WHAT YOU ARE ASKED TO DO: Word for word, copy all the data and drop the pictures.
[RECORDS SUPPLIED — start]
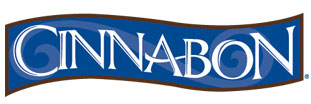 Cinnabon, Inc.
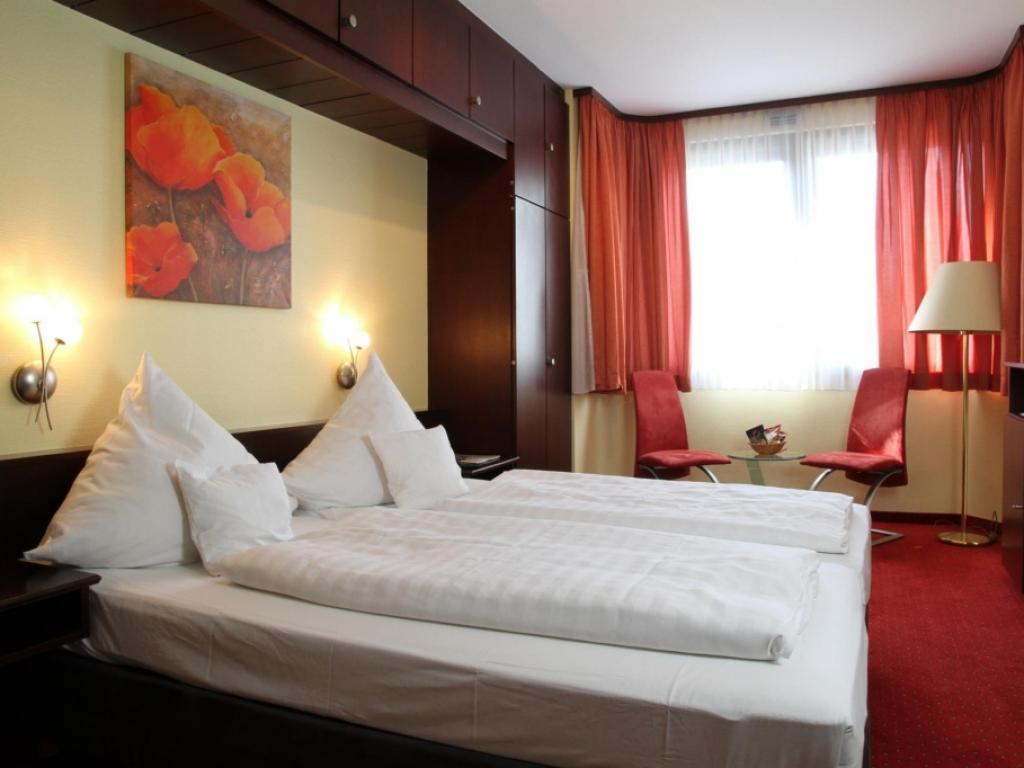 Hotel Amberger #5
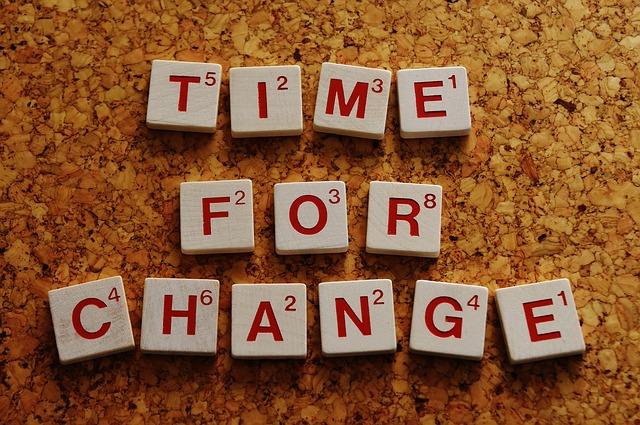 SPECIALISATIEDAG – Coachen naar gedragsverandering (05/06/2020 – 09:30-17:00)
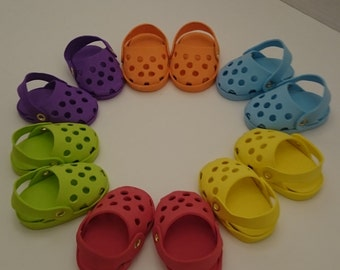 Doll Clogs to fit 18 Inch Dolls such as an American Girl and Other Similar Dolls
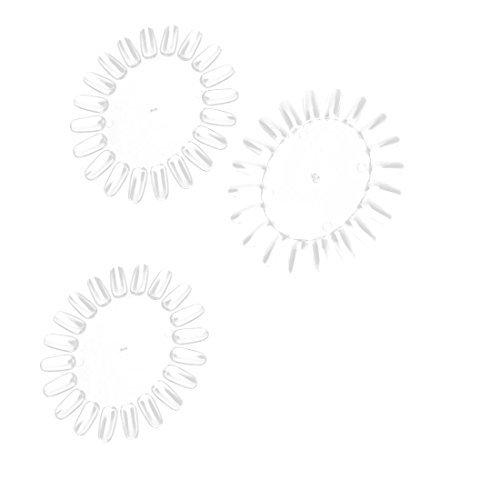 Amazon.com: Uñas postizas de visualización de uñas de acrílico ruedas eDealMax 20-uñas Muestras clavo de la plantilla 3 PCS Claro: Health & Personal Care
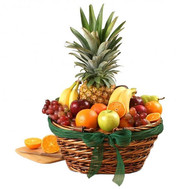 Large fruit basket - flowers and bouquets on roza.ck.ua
[RECORDS SUPPLIED — finish]
ANSWER SECTION:
 Cinnabon, Inc.
 Hotel Amberger #5
 SPECIALISATIEDAG – Coachen naar gedragsverandering (05/06/2020 – 09:30-17:00)
 Doll Clogs to fit 18 Inch Dolls such as an American Girl and Other Similar Dolls
 Amazon.com: Uñas postizas de visualización de uñas de acrílico ruedas eDealMax 20-uñas Muestras clavo de la plantilla 3 PCS Claro: Health & Personal Care
 Large fruit basket - flowers and bouquets on roza.ck.ua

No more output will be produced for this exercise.